No, it doesn't need to track owner info from a DAX page.  What it needs to
do is ask the filesystem.
Dave Chinner Aug. 10, 2020, 9:10 p.m. UTC | #4
On Mon, Aug 10, 2020 at 12:16:57PM +0100, Matthew Wilcox wrote:
> On Mon, Aug 10, 2020 at 04:15:50PM +0800, Ruan Shiyang wrote:
> > 
> > 
> > On 2020/8/7 下午9:38, Matthew Wilcox wrote:
> > > On Fri, Aug 07, 2020 at 09:13:28PM +0800, Shiyang Ruan wrote:
> > > > This patchset is a try to resolve the problem of tracking shared page
> > > > for fsdax.
> > > > 
> > > > Instead of per-page tracking method, this patchset introduces a query
> > > > interface: get_shared_files(), which is implemented by each FS, to
> > > > obtain the owners of a shared page.  It returns an owner list of this
> > > > shared page.  Then, the memory-failure() iterates the list to be able
> > > > to notify each process using files that sharing this page.
> > > > 
> > > > The design of the tracking method is as follow:
> > > > 1. dax_assocaite_entry() associates the owner's info to this page
> > > 
> > > I think that's the first problem with this design.  dax_associate_entry is
> > > a horrendous idea which needs to be ripped out, not made more important.
> > > It's all part of the general problem of trying to do something on a
> > > per-page basis instead of per-extent basis.
> > > 
> > 
> > The memory-failure needs to track owners info from a dax page, so I should
> > associate the owner with this page.  In this version, I associate the block
> > device to the dax page, so that the memory-failure is able to iterate the
> > owners by the query interface provided by filesystem.
> 
> No, it doesn't need to track owner info from a DAX page.  What it needs to
> do is ask the filesystem.

Just to add to this: the owner tracking that is current done deep
inside the DAX code needs to be moved out to the owner of the dax
device.
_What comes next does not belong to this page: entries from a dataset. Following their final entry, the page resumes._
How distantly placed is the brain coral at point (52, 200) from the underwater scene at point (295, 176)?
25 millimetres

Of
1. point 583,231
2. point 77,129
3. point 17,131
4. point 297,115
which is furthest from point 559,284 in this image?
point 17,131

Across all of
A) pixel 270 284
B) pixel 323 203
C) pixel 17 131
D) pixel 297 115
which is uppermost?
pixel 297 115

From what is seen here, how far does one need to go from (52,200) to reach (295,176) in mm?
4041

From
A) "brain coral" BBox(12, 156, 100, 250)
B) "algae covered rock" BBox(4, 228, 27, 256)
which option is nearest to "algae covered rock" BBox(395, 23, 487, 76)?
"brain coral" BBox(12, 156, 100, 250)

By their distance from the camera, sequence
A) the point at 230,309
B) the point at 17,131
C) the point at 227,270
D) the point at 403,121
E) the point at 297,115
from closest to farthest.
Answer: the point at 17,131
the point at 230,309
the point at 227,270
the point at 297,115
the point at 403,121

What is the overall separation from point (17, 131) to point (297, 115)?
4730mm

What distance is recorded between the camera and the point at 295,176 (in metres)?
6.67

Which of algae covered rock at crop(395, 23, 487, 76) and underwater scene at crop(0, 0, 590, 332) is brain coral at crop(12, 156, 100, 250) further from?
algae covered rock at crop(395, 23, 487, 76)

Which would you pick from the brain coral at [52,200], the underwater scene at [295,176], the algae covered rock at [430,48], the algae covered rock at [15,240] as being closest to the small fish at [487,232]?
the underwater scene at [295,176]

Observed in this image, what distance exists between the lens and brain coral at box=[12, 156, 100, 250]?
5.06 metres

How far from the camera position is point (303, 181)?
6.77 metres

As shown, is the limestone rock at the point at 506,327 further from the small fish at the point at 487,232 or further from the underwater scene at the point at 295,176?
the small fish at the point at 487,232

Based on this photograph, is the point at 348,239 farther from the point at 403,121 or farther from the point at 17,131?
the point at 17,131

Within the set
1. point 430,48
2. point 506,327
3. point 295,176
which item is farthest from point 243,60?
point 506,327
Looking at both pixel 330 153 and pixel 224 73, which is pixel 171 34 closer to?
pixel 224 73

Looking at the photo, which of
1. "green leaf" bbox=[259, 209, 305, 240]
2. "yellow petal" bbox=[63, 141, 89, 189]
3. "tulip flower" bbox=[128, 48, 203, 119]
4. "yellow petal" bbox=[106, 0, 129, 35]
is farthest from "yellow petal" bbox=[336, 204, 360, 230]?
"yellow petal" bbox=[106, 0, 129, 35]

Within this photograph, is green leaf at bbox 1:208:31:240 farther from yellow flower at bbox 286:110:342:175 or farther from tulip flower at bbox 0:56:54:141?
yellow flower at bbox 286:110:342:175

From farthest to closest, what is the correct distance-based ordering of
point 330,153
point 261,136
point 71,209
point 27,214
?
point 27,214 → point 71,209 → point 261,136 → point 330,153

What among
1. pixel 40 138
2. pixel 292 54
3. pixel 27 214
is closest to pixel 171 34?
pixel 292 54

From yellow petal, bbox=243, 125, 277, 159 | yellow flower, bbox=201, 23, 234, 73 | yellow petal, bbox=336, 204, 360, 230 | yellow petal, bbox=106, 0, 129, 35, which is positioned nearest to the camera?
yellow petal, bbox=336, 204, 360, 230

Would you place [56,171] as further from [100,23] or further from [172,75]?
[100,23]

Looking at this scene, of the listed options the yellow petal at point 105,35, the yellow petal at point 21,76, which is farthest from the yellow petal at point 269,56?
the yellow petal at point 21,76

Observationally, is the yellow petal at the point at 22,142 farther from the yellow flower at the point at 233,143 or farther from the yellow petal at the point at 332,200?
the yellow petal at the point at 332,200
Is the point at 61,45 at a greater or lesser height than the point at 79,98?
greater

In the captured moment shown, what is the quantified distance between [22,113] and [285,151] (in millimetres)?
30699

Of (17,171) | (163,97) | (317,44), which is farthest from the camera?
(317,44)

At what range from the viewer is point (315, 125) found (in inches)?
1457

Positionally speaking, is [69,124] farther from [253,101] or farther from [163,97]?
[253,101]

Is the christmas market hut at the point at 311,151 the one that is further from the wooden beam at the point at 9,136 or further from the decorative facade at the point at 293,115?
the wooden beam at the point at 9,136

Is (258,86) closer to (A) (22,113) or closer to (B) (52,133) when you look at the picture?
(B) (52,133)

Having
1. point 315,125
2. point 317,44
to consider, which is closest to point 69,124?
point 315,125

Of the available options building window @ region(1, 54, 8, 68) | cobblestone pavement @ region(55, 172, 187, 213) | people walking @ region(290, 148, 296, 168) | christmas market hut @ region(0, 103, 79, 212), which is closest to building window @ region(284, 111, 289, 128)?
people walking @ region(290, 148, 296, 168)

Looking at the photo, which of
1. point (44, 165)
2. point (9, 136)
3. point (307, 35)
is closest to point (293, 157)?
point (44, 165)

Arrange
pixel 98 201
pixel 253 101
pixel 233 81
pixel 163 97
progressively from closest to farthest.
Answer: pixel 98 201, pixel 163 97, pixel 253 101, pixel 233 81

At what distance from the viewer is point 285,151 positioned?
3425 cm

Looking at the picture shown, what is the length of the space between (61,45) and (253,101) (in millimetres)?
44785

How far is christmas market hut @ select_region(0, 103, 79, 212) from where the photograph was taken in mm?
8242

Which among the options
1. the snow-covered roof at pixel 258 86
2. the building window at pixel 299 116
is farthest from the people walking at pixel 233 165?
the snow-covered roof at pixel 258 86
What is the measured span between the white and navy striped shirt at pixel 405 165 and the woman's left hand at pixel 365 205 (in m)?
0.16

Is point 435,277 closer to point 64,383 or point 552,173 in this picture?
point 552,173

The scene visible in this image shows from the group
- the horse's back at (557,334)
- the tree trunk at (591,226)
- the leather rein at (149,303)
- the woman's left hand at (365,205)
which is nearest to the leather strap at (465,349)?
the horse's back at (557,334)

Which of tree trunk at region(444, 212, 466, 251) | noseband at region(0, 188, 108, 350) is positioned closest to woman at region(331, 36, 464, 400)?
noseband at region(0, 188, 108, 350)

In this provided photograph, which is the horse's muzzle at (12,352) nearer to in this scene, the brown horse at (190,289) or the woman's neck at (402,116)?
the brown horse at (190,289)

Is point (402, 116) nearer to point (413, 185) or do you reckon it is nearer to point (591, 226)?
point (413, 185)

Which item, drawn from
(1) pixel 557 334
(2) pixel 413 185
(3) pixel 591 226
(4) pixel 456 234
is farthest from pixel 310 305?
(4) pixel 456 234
That may be the dax device itself, or it may be a filesystem
like ext4 or XFS. Initially, nothing will be able to share pages and
page owner tracking should be done on the page itself as the DAX
code currently does.

Hence when a page error occurs, the device owner is called with the
page and error information, and the dax device or filesystem can
then look up the page owner (via mapping/index pointers) and run the
Die Userspace Die functions instead of running this all internally
in the DAX code.

Once the implementation is abstracted and controlled by the device
owner, then we can start working to change the XFS implementation to
support shared pages....

Cheers,

Dave.